Following his 4-for-4 showing Wednesday night, Scott got the Rays on the board in the third with a towering blast to right field. The Rays stranded nine runners and failed to cash in on several other scoring opportunities — a major problem the night before — but in the sixth all that changed when they staged their own two-out rally.
First came ground-outs by Jeff Keppinger and Hideki Matsui, playing in place of Matt Joyce (he was experiencing back soreness after his first two games back from a stint on the disabled list). Desmond Jennings was hit by a pitch from Ubaldo Jiminez and Molina followed with a single, moving Jennings to second. Sean Rodriguez then drew a walk to load the bases with Upton coming to the plate.
With the count 0-1, he ripped a shot just inside the left-field line that rolled to the corner, allowing the bases to clear. Upton later added a double in the eighth to finish 3-for-5 in the leadoff spot.
"It’s not just me, it could have been anybody in that situation," he said. "We needed that because we haven’t been doing it lately. So it definitely felt good."
What also felt good for the Rays is that they’re now finished with the AL Central for the season, They close the door on Central foes with an 8-16 showing, compared with 40-29 against everyone else.
In addition, the win allowed Tampa Bay to salvage a split in the four-game Indians series, after dropping two of three against Boston to start the 10-game homestand. Thursday’s outcome propels the Rays into the final leg of the stand — a weekend series against the struggling Seattle Mariners — on a high note.
The Mariners are last in the AL West with a record of 40-54 and present the Rays with an excellent opportunity to build a winning streak, before hitting the road next week for a nine-game trip to Baltimore, Anaheim and Oakland.
James Shields (8-6, 4.44) will start Friday at 7:10 against Hisashi Iwakuma (1-2, 5.13). He hopes to stabilize his recent double-digit free fall, in which he’s allowed 10 hits or more in four straight games. Alex Cobb has also struggled recently, taking a 4-6 record and 4.92 ERA into Saturday night’s contest against Jason Vargas (9-7, 4.09) and Matt Moore (6-6, 4.39) closes it out Sunday at 1:40 p.m. against Blake Beavan (4-6, 6.06).

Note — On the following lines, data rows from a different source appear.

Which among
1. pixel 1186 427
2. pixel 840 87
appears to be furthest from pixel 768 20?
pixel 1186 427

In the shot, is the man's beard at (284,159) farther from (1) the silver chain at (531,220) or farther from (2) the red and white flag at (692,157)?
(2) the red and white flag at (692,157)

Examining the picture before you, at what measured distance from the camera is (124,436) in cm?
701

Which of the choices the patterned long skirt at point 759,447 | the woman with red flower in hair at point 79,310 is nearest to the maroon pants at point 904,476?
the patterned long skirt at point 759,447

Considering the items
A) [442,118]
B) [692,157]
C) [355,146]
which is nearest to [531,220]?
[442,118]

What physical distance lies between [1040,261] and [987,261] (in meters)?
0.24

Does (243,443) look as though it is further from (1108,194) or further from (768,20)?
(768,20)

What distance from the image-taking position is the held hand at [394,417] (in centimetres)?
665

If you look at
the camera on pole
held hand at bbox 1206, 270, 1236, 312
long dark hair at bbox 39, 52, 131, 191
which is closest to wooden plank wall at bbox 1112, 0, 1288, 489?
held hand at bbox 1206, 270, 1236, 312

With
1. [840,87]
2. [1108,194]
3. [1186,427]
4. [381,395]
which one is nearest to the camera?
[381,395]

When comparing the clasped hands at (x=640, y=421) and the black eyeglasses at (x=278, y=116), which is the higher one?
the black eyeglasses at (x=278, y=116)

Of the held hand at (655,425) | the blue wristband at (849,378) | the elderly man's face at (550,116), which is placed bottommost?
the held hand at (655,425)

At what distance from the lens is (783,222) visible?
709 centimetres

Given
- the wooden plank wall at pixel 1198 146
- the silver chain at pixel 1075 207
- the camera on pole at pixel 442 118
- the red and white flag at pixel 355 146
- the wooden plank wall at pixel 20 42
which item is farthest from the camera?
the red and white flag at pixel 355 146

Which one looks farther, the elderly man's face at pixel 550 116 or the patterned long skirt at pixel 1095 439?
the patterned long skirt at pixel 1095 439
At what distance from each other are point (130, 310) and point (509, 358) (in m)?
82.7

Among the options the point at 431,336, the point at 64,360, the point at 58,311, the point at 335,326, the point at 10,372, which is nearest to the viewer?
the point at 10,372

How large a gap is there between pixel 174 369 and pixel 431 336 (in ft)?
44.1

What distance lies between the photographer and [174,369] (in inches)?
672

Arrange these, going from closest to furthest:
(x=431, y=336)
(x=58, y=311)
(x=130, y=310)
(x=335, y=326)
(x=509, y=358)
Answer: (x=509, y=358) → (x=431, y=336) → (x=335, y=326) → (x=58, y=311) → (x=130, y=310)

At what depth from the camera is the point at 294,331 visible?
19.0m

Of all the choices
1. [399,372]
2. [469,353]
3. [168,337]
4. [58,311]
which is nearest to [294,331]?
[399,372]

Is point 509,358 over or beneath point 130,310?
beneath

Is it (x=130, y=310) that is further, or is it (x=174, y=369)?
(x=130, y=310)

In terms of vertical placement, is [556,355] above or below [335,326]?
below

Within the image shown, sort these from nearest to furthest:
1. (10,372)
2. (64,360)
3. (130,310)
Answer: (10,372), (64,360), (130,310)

Maddon said outfielder Sam Fuld, coming back from wrist surgery, continues to make good progress in his rehab stint with Durham but plans don’t call for Fuld to rejoin the Rays this weekend.
When he does, likely next week, that could possibly spell the end of the Matsui’s time with the Rays. Since hitting two homers in his first three games, he has hit only .152 (12-for-79) with no homers and just 3 RBI in 28 games, including 0-for-3 Thursday with a strikeout.
Maddon, however, praised Matsui’s attitude and emphasized that he’s just missed connecting some big hits, including getting under one pitch Thursday on a high fly-out.
"I’ll say it for the hundredth time — I’ve only known him a couple of months, but he’s a total professional," Maddon said. "He stays ready, doesn’t complain. There’s still some good work left in his bat. We just have to try to find the right spot to get him out there."
As for Joyce, he added that he thinks the lefty slugger will be ready to return to the starting lineup Friday: "I think he will, but I’m not 100 percent sure yet."
What is 100 percent, on the other hand, is how much better the Rays feel today than they did late Wednesday night.
And they have to hand it Price, just as they’ve been doing all season long.